Drensteinfurt – Für zwei Vorstandsmitglieder eine Premiere, wenn auch kein Neuland: Andreas Rak ist nach dem Rücktritt von Andreas Kurzhals und dem Generationenwechsel erstmals als Vorsitzender in der Verantwortung, Christina Westhölter als Geschäftsführerin und sportliche Leiterin.

Mehr Frauen als Männer im Vorstand

„Ich war ja vorher sechs Jahre Geschäftsführer und bin insgesamt 25 Jahre im Vorstand tätig“, kennt Rak das Turnier und dessen Organisation aus dem Effeff, sagt aber auch: „Ich habe eher die Finanzen und das Förderwesen im Blick.“ Und deshalb ergab es sich bei den Wahlen im vergangenen August, dass Westhölter und Annika Nieße als neue Ausbildungsleiterin nun den sportlichen Bereich im Blick haben. „Und wir damit mehr Frauen als Männer im Vorstand“, wie Rak sagt.

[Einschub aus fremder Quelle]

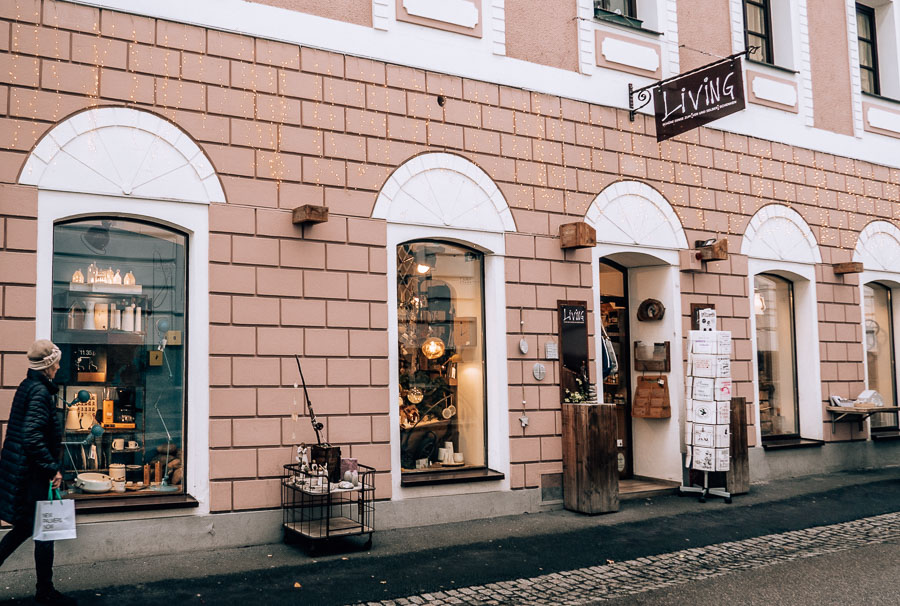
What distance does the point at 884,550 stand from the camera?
7.36 metres

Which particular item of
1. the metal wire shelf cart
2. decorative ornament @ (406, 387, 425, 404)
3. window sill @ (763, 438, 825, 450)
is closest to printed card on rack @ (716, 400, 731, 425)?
window sill @ (763, 438, 825, 450)

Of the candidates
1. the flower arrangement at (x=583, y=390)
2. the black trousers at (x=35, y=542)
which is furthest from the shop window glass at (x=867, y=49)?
the black trousers at (x=35, y=542)

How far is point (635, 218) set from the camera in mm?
10328

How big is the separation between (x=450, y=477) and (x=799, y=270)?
22.0 feet

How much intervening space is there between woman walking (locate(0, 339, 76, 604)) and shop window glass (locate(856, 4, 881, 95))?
523 inches

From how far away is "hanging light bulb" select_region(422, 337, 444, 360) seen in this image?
8.90 metres

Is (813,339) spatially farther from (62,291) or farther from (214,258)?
(62,291)

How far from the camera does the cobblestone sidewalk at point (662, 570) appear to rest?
6.01 metres

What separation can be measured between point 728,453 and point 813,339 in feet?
10.9

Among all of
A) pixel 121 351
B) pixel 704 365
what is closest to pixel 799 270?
pixel 704 365

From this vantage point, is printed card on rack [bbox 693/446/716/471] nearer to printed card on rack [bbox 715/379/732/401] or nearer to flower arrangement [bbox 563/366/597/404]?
printed card on rack [bbox 715/379/732/401]

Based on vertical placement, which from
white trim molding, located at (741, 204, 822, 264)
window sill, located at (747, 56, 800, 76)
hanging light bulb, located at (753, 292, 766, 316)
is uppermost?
window sill, located at (747, 56, 800, 76)

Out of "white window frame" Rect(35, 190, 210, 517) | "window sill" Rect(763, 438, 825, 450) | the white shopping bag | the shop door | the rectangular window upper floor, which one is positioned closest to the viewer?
the white shopping bag

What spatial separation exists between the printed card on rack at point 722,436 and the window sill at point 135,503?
5.99 meters
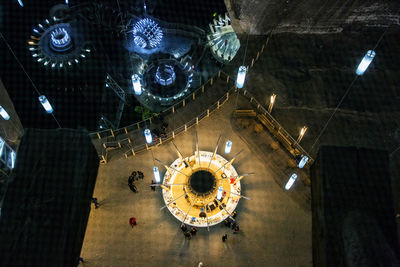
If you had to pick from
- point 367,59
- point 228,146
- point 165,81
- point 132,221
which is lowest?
point 132,221

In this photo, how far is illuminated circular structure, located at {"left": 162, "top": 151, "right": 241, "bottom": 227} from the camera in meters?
12.1

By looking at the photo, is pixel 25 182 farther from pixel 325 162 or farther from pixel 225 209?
pixel 325 162

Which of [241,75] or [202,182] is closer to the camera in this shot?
[202,182]

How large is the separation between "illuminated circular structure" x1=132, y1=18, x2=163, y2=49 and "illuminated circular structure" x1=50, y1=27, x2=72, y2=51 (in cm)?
334

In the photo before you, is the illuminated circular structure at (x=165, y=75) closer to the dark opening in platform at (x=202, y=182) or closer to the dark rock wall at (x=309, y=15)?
the dark rock wall at (x=309, y=15)

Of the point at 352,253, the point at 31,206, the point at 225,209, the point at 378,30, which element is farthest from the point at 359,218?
the point at 378,30

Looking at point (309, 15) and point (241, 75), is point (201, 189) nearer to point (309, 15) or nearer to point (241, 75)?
point (241, 75)

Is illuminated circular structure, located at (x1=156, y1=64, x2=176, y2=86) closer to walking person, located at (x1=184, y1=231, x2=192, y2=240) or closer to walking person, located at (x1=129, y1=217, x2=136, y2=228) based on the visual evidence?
walking person, located at (x1=129, y1=217, x2=136, y2=228)

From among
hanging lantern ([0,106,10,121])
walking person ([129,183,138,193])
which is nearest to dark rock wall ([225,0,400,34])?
walking person ([129,183,138,193])

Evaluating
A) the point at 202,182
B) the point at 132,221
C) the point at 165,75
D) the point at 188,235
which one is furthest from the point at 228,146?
the point at 165,75

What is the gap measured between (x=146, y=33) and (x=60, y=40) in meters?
4.30

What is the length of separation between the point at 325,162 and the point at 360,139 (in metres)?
4.26

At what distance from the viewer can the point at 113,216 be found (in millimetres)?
12164

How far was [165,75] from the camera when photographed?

„Christina hat vorher schon die Organisation des kleinen Winterturniers inne, und da haben wir gesagt: Zeit, mehr Verantwortung zu übernehmen“, berichtet Rak. Und weil die ehemalige Turnierreiterin Ende vergangenen Jahres Mutter geworden ist, habe sich das angeboten und aus ihr die Turnierleiterin gemacht.

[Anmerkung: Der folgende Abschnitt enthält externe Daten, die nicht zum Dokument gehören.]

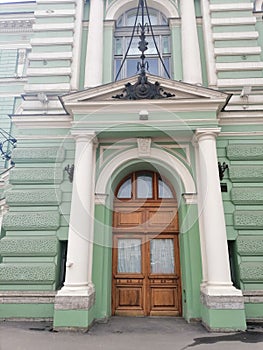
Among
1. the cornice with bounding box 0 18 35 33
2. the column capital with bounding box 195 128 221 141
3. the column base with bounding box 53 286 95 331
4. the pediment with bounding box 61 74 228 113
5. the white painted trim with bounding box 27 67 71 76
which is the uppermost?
the cornice with bounding box 0 18 35 33

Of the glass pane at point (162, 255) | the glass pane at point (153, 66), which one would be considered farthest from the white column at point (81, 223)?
the glass pane at point (153, 66)

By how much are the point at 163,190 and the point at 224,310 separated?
3523 millimetres

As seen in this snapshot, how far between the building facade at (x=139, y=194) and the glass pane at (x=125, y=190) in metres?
0.04

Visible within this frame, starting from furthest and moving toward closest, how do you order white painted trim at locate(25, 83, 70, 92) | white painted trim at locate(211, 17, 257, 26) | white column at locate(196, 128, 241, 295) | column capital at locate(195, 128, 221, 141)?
1. white painted trim at locate(211, 17, 257, 26)
2. white painted trim at locate(25, 83, 70, 92)
3. column capital at locate(195, 128, 221, 141)
4. white column at locate(196, 128, 241, 295)

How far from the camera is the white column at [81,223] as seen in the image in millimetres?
6273


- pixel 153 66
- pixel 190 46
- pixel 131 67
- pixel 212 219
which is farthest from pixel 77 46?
pixel 212 219

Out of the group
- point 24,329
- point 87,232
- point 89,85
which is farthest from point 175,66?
point 24,329

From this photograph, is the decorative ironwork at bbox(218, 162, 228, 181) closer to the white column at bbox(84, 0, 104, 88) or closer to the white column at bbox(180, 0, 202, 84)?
the white column at bbox(180, 0, 202, 84)

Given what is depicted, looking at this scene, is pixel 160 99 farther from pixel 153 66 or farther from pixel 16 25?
pixel 16 25

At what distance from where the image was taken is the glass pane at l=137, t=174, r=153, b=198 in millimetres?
8188

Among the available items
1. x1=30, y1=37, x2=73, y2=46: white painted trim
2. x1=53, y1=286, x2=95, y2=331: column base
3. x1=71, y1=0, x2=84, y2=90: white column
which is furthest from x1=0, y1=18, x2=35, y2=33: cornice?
x1=53, y1=286, x2=95, y2=331: column base

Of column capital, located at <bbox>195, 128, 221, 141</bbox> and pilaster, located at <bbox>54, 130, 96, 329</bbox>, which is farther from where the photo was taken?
column capital, located at <bbox>195, 128, 221, 141</bbox>

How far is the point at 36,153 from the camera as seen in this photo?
8.03 metres

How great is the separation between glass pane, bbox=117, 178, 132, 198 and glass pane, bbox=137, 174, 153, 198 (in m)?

Westhölter hat nun erstmals mit dem Team des Reitervereins und mit der Turnierorganisation von Christoph Neumann das Programm erarbeitet sowie die Ausschreibung auf den Weg gebracht – und dabei gleich einige Neuerungen eingeführt. Das erste Nach-Corona-Turnier wird drei Tage „am Stück“ ausgetragen. „Es war immer sehr eng auf den Parkplätzen, das wollen wir entzerren“, nennt Westhölter den Hauptgrund. Gerade bei den teilnehmerstärksten Prüfungen soll sich die Lage auf dem Hängerplatz deutlich entspannen.

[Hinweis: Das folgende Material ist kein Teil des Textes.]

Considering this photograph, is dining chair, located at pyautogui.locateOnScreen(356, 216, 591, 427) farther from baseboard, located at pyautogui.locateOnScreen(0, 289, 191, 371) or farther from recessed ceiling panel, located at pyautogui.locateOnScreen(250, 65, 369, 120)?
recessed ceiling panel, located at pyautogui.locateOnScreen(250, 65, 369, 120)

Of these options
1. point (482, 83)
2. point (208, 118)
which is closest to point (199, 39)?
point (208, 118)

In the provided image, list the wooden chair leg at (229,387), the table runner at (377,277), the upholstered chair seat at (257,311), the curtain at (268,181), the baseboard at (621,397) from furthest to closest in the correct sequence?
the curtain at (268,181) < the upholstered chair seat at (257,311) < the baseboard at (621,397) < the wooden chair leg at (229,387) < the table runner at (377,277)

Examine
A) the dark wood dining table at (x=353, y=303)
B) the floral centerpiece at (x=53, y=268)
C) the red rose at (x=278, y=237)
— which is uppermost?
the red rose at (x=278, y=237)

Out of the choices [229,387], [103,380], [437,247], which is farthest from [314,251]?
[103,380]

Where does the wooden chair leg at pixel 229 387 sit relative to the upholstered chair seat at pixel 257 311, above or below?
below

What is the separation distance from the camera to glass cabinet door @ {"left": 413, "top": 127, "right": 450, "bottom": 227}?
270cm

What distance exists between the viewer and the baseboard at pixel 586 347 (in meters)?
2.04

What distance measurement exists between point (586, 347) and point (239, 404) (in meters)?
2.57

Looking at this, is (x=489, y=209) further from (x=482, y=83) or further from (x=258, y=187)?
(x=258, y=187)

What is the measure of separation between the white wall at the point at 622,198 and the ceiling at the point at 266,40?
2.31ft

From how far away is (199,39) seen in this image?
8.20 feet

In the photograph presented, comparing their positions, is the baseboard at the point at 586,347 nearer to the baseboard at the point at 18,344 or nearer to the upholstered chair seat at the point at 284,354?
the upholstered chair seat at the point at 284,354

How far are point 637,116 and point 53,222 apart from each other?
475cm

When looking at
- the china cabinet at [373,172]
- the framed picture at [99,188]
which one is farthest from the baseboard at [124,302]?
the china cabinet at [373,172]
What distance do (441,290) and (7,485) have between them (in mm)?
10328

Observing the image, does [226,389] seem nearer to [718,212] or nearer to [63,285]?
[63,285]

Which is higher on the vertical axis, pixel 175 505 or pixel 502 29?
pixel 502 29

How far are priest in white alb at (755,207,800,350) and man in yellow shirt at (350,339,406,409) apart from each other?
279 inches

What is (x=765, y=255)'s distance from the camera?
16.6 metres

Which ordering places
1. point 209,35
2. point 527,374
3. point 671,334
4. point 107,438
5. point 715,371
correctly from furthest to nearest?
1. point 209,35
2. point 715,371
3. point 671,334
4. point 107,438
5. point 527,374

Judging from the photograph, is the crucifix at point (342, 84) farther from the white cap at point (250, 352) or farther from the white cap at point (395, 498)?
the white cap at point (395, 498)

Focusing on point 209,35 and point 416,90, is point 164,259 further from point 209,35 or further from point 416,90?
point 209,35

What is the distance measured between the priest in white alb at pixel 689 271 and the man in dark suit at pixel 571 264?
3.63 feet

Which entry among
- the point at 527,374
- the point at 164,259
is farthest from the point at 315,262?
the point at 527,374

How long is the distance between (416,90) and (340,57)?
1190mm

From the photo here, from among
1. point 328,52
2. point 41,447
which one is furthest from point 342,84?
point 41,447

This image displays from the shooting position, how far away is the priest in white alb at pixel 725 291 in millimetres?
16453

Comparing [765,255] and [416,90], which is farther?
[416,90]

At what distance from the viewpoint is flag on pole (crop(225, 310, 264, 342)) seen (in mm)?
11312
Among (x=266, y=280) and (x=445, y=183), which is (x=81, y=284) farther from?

Fast 1000 Startplätze in 24 Prüfungen

Fast 1000 Startplätze sind für die 24 Prüfungen gebucht worden. „Ein super Nennergebnis, da sind wir fast bei den alten Zahlen“, freut sich Rak, und auch Westhölter sagt: „Es passt.“ Wobei sich die Anzahl der Prüfungen sogar verringert hat. So fehlen reine Ponyprüfungen, was nicht nur daran liegt, dass parallel in Ascheberg ein Turnier ausschließlich für die kleinen Pferde unter 1,48 Meter Stockmaß ausgetragen wird. „Der Reiternachwuchs ist deutlich weniger geworden“, sagt Westhölter. Ein Fall für Nieße, die sich nun im RV stark um die Kinder-Ponystunde kümmert und sich zum Ziel gesetzt hat, die nächste Generation Reiter und Turnierreiter in den Sattel zu bekommen.

Der stellt sich dieses Mal am Sonntag zur besten Kaffee-und-Kuchen-Zeit in den Führzügel- und Reiterwettbewerben vor. Von den Prüfungen der Jüngsten bis hin zu Spring- und Dressurprüfungen der Klasse M* ist die gesamte Palette des ländlichen Reitsports präsent. Aber auch einige Profis werden am Merscher Weg antreten. So hat Marie Ligges, die sich jüngst bei den Deutschen Meisterschaften für die Teilnahme am CHIO in Aachen qualifizierte, für den Freitagnachmittag Startplätze in den Prüfungen der Klassen L und M* für junge Pferde gebucht.

Prüfungen bis zur Klasse M*

Höhepunkte am Samstag werden die M*-Dressur der Klasse M* ab 14.45 Uhr sowie die Zwei-Phasen-Springprüfung der Klasse M* ab 17 Uhr sein. Zuvor gehen acht Mannschaften im Altkreis-Springpokal an den Start. Eine weitere Prüfung mit Teamwertung steht am Sonntag ab 14.45 Uhr mit dem Volksbank-Springpokal des Kreisreiterverbandes Warendorf auf L-Niveau auf dem Programm, bevor ab 16.30 Uhr als Abschluss das M*-Springen mit Siegerrunde, für die sich das zu platzierende Viertel qualifiziert, ausgetragen wird. Zu den Favoriten gehört ein Drensteinfurter: Hauke Bintig, der für den RV St. Georg Werne startet, muss sich dabei starker Konkurrenz erwehren, zum Beispiel Marvin Hawighorst vom RV Herbern, die Vereinskollegin Anna Kempfer-Walter oder Rainer Lorch vom RV Lützow aus Vinnum.